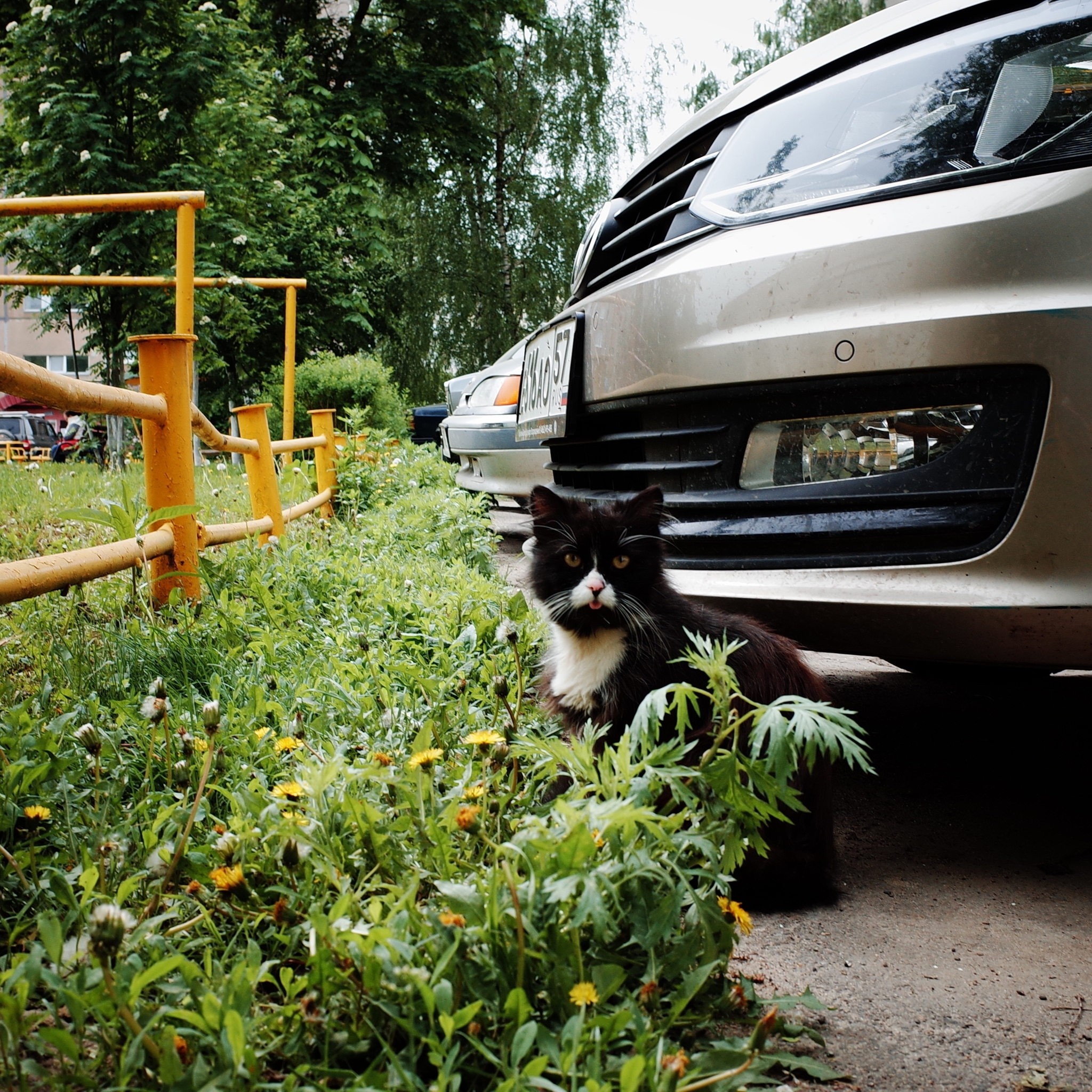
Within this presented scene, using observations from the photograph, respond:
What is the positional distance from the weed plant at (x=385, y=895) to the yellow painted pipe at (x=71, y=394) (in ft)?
2.47

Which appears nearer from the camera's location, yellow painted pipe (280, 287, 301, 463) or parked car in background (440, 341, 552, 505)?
yellow painted pipe (280, 287, 301, 463)

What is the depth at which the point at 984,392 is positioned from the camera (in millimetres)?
1840

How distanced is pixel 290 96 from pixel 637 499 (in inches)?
703

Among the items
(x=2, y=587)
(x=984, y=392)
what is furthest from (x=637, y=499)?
(x=2, y=587)

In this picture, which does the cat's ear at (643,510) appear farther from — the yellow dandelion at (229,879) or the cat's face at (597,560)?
the yellow dandelion at (229,879)

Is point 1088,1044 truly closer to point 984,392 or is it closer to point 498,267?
point 984,392

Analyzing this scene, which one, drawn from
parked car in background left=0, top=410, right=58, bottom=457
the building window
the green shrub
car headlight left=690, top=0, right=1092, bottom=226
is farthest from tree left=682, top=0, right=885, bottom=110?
the building window

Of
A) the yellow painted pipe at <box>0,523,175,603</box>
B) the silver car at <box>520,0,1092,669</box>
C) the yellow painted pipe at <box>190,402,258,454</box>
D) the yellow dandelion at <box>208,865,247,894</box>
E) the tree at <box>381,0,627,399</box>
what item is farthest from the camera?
the tree at <box>381,0,627,399</box>

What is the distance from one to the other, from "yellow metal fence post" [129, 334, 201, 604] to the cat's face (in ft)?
4.76

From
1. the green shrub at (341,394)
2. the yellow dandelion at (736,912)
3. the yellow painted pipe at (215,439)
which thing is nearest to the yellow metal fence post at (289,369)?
the yellow painted pipe at (215,439)

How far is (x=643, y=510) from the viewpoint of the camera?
2.15 m

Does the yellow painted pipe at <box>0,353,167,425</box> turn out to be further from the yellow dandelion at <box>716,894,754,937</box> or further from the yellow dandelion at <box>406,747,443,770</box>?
the yellow dandelion at <box>716,894,754,937</box>

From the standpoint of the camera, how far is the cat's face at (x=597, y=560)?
205cm

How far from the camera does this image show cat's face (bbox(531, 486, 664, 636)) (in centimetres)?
205
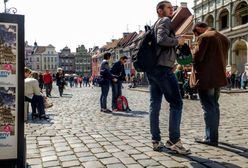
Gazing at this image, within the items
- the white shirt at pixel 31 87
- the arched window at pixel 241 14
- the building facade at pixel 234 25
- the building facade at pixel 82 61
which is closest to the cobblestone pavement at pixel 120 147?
the white shirt at pixel 31 87

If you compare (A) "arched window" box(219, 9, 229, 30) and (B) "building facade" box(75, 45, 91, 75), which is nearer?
(A) "arched window" box(219, 9, 229, 30)

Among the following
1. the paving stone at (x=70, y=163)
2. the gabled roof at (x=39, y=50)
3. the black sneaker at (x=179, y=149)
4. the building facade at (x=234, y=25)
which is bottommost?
the paving stone at (x=70, y=163)

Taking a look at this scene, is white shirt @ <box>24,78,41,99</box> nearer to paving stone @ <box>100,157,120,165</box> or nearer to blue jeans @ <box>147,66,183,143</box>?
blue jeans @ <box>147,66,183,143</box>

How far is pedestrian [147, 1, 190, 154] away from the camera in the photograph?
16.8ft

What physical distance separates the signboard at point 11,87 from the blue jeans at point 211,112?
288cm

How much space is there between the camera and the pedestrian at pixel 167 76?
5133 millimetres

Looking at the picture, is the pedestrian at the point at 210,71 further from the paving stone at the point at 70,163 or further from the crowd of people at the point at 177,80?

◆ What is being asked ◆
Render all of the lines above as a numbered list, skipping blank lines and leaving out the pictures.

◆ Result for this task ◆
1. Within this presented scene, using observations from the photograph, respond:
2. What is the positional distance from the weed plant at (x=385, y=895) to the yellow painted pipe at (x=71, y=394) (in ft)?
3. 2.47
4. Which appears nearer from the camera's location, yellow painted pipe (280, 287, 301, 463) or parked car in background (440, 341, 552, 505)?
5. yellow painted pipe (280, 287, 301, 463)
6. What is the depth at which the point at 984,392 is positioned from the camera (in millimetres)?
7. 1840
8. How distanced is pixel 290 96 from pixel 637 499 (in inches)?
9. 703
10. Among the items
11. (x=2, y=587)
12. (x=984, y=392)
13. what is furthest from (x=637, y=499)?
14. (x=2, y=587)
15. In this picture, which does the cat's ear at (643,510) appear farther from — the yellow dandelion at (229,879) or the cat's face at (597,560)?
16. the yellow dandelion at (229,879)
17. Is point 1088,1044 truly closer to point 984,392 or is it closer to point 498,267?
18. point 984,392
19. Analyzing this scene, which one, drawn from
20. parked car in background left=0, top=410, right=58, bottom=457
21. the building window
22. the green shrub
23. car headlight left=690, top=0, right=1092, bottom=226
24. is farthest from tree left=682, top=0, right=885, bottom=110?
25. the building window
26. Of
27. A) the yellow painted pipe at <box>0,523,175,603</box>
28. B) the silver car at <box>520,0,1092,669</box>
29. C) the yellow painted pipe at <box>190,402,258,454</box>
30. D) the yellow dandelion at <box>208,865,247,894</box>
31. E) the tree at <box>381,0,627,399</box>
32. what item is farthest from the camera?
33. the tree at <box>381,0,627,399</box>
34. What is the distance from one to the other, from "yellow metal fence post" [129, 334, 201, 604] to the cat's face (in ft)?
35. 4.76
36. From
37. 1. the green shrub at (341,394)
38. 2. the yellow dandelion at (736,912)
39. 3. the yellow painted pipe at (215,439)
40. which thing is nearest to the yellow metal fence post at (289,369)?
41. the yellow painted pipe at (215,439)
42. How far is (x=643, y=510) from the viewpoint of the camera?
43. 2.15 m
44. Does the yellow painted pipe at <box>0,353,167,425</box> turn out to be further from the yellow dandelion at <box>716,894,754,937</box> or further from the yellow dandelion at <box>406,747,443,770</box>?
45. the yellow dandelion at <box>716,894,754,937</box>
46. From the standpoint of the camera, how far is the cat's face at (x=597, y=560)?
47. 205cm
48. How far from the camera does this image show cat's face (bbox(531, 486, 664, 636)) (in centimetres)?
49. 205
50. Gazing at this image, within the items
51. - the white shirt at pixel 31 87
52. - the arched window at pixel 241 14
53. - the building facade at pixel 234 25
54. - the building facade at pixel 82 61
55. which is closest to the cobblestone pavement at pixel 120 147?
56. the white shirt at pixel 31 87
57. If you compare (A) "arched window" box(219, 9, 229, 30) and (B) "building facade" box(75, 45, 91, 75), which is nearer?
58. (A) "arched window" box(219, 9, 229, 30)
59. Among the following
60. 1. the paving stone at (x=70, y=163)
61. 2. the gabled roof at (x=39, y=50)
62. 3. the black sneaker at (x=179, y=149)
63. 4. the building facade at (x=234, y=25)
64. which is bottommost?
65. the paving stone at (x=70, y=163)
66. Taking a look at this scene, is white shirt @ <box>24,78,41,99</box> nearer to paving stone @ <box>100,157,120,165</box> or nearer to blue jeans @ <box>147,66,183,143</box>?
67. blue jeans @ <box>147,66,183,143</box>
68. How far is pedestrian [147, 1, 190, 154] away from the camera in the photograph?
69. 16.8ft
70. What physical distance separates the signboard at point 11,87 from the blue jeans at point 211,112?
71. 288cm
72. How much space is there between the camera and the pedestrian at pixel 167 76?
73. 5133 millimetres
74. Looking at the picture, is the pedestrian at the point at 210,71 further from the paving stone at the point at 70,163 or further from the crowd of people at the point at 177,80?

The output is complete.